*** EXTRACTED INFORMATION Section Begins ***

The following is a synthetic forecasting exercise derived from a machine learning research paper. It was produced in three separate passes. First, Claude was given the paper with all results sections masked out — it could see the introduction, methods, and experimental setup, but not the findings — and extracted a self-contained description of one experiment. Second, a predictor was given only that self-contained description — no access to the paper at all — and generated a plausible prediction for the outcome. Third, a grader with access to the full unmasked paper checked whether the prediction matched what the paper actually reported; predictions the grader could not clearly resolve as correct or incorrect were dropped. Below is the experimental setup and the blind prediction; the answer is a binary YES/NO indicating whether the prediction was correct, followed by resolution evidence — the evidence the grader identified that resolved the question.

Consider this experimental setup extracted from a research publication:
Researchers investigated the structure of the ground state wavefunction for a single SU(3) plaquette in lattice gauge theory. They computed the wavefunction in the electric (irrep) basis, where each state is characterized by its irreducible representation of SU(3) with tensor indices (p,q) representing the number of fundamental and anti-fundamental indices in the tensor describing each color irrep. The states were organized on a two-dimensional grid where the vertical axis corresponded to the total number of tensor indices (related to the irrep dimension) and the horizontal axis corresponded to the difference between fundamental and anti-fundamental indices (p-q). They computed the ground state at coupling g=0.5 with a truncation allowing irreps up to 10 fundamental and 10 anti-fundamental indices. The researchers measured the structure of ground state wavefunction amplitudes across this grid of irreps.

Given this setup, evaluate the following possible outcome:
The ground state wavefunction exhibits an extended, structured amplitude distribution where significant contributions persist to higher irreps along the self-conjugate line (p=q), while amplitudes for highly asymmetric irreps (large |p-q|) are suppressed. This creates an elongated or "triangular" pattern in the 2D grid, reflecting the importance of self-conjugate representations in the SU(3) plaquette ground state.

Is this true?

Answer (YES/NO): NO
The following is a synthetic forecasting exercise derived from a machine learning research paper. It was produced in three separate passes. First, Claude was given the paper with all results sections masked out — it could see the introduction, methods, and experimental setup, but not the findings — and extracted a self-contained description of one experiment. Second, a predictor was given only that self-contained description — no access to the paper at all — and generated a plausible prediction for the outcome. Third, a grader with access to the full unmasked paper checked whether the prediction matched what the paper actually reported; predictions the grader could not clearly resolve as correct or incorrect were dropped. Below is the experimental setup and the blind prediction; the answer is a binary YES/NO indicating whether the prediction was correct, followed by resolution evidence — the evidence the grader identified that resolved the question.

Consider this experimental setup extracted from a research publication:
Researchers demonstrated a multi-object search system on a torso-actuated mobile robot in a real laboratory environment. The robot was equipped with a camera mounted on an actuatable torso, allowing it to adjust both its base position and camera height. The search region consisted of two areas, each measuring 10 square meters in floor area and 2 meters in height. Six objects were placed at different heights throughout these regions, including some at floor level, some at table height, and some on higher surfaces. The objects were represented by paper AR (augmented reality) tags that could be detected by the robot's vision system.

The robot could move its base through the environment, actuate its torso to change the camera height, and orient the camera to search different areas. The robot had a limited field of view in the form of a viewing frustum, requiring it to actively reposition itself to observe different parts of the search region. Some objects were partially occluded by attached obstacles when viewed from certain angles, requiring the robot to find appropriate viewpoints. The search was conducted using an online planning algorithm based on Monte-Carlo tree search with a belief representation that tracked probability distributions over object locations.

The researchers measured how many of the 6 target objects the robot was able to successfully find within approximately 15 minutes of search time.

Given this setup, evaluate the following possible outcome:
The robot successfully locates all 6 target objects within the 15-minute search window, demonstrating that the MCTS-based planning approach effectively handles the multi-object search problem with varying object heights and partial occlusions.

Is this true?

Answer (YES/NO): NO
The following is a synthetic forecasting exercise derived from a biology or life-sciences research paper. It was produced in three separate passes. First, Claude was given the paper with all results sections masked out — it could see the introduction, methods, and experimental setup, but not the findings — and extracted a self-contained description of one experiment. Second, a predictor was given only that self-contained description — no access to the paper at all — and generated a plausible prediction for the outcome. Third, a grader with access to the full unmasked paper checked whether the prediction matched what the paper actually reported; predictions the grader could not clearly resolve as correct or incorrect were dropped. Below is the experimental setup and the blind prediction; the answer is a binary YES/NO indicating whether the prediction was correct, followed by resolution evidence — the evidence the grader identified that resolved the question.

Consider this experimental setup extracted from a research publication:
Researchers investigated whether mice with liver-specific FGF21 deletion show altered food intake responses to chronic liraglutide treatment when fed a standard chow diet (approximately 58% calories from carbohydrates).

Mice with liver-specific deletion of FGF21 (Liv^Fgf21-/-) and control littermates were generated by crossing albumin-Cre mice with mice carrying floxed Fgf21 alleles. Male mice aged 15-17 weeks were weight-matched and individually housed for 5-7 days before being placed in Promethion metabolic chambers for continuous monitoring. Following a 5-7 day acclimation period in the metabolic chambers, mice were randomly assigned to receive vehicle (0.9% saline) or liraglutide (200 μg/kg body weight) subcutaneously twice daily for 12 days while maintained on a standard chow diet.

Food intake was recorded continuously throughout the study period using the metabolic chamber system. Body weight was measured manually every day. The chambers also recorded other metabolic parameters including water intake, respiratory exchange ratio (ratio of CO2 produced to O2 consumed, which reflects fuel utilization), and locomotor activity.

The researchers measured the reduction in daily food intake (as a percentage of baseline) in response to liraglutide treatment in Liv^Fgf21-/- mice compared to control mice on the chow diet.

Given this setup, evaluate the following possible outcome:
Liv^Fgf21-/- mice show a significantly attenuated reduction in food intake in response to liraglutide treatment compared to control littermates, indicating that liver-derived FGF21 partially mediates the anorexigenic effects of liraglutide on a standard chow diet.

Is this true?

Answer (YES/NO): NO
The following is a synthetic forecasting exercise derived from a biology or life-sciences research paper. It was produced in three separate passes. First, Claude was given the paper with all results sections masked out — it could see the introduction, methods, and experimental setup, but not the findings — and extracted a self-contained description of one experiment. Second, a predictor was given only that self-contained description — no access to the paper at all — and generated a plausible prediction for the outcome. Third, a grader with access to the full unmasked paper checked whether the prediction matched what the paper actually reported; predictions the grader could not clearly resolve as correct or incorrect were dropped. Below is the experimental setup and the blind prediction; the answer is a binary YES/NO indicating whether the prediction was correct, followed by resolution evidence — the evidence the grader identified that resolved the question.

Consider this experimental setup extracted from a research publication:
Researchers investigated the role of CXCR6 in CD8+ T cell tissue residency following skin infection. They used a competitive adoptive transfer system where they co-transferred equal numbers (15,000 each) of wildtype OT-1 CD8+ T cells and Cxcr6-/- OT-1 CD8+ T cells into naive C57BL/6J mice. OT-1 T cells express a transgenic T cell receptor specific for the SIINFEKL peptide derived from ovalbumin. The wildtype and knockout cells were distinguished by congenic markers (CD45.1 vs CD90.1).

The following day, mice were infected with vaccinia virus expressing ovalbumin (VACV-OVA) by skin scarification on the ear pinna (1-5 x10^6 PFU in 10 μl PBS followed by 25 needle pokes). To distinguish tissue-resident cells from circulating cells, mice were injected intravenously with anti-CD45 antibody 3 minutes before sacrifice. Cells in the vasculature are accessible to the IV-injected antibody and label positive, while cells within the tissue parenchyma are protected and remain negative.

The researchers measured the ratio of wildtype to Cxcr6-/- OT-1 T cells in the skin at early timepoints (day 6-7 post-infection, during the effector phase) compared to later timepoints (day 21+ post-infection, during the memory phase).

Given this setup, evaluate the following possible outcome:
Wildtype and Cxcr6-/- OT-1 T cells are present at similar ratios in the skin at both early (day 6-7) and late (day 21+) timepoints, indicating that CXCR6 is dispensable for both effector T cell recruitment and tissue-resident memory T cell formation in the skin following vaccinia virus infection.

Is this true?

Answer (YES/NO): NO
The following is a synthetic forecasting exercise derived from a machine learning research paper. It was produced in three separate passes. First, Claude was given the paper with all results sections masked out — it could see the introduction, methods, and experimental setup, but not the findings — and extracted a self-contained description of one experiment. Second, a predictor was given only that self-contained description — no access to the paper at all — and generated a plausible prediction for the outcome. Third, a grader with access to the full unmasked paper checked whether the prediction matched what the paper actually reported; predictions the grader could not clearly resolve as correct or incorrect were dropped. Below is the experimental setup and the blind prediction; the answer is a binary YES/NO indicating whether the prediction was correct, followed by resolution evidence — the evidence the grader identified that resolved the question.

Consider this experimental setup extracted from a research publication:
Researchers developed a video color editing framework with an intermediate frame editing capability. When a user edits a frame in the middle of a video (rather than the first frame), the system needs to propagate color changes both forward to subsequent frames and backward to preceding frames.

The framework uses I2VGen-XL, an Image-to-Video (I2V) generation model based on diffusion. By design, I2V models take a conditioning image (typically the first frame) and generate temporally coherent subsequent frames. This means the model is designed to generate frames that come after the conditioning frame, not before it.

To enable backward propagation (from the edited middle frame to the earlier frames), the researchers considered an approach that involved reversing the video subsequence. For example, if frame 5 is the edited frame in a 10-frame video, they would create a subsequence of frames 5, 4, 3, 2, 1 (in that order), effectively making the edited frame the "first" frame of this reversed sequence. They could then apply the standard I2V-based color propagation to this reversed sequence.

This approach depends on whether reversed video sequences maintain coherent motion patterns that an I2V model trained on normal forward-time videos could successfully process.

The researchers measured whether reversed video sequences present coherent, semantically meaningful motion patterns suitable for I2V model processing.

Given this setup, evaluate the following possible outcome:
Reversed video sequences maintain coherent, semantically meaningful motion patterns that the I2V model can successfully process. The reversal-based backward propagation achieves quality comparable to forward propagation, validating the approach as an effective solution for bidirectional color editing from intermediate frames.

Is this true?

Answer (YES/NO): NO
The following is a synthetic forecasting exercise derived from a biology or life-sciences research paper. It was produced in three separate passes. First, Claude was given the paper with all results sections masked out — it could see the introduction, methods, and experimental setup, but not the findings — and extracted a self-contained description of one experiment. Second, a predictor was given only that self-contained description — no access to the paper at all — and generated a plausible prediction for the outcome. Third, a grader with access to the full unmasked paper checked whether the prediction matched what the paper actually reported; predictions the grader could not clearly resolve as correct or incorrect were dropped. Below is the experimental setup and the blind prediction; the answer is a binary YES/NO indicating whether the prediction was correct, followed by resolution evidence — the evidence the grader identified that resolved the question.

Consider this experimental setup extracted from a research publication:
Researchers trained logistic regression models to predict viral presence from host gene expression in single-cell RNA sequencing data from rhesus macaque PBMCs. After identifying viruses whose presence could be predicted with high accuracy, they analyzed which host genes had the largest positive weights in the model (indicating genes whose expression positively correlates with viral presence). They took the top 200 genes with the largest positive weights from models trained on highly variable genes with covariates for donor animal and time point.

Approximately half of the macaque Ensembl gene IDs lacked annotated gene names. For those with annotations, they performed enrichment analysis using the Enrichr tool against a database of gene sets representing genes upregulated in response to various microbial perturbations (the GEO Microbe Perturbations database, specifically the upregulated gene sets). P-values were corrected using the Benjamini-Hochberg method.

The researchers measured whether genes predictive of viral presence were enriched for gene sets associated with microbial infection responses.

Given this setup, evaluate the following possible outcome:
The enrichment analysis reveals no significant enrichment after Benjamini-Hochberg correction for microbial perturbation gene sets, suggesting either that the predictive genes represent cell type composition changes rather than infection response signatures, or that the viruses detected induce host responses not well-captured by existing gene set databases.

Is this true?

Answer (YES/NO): NO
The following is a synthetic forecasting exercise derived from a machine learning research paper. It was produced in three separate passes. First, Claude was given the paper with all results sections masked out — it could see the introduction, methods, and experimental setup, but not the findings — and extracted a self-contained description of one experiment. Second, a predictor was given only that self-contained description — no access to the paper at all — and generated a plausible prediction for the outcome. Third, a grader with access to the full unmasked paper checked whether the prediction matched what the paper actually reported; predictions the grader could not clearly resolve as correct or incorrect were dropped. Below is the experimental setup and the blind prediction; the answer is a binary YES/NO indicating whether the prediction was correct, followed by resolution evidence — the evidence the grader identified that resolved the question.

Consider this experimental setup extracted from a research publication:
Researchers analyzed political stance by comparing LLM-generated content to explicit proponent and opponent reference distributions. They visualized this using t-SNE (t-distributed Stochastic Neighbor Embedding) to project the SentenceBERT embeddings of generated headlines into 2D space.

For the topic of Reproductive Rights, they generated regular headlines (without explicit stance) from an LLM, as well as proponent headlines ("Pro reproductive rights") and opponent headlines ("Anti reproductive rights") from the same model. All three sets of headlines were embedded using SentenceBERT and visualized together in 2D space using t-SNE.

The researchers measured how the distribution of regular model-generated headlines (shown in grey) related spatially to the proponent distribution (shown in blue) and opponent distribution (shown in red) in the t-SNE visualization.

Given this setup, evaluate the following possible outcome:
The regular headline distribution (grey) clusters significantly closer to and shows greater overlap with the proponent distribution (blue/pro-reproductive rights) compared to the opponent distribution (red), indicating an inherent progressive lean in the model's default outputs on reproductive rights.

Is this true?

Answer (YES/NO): YES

*** EXTRACTED INFORMATION Section Ends ***

Give back exactly the lines beginning at the one with "For the topic" and ending at the final line of the material; both boundary lines belong in it.

(REPLY TO THE TASK):
For the topic of Reproductive Rights, they generated regular headlines (without explicit stance) from an LLM, as well as proponent headlines ("Pro reproductive rights") and opponent headlines ("Anti reproductive rights") from the same model. All three sets of headlines were embedded using SentenceBERT and visualized together in 2D space using t-SNE.

The researchers measured how the distribution of regular model-generated headlines (shown in grey) related spatially to the proponent distribution (shown in blue) and opponent distribution (shown in red) in the t-SNE visualization.

Given this setup, evaluate the following possible outcome:
The regular headline distribution (grey) clusters significantly closer to and shows greater overlap with the proponent distribution (blue/pro-reproductive rights) compared to the opponent distribution (red), indicating an inherent progressive lean in the model's default outputs on reproductive rights.

Is this true?

Answer (YES/NO): YES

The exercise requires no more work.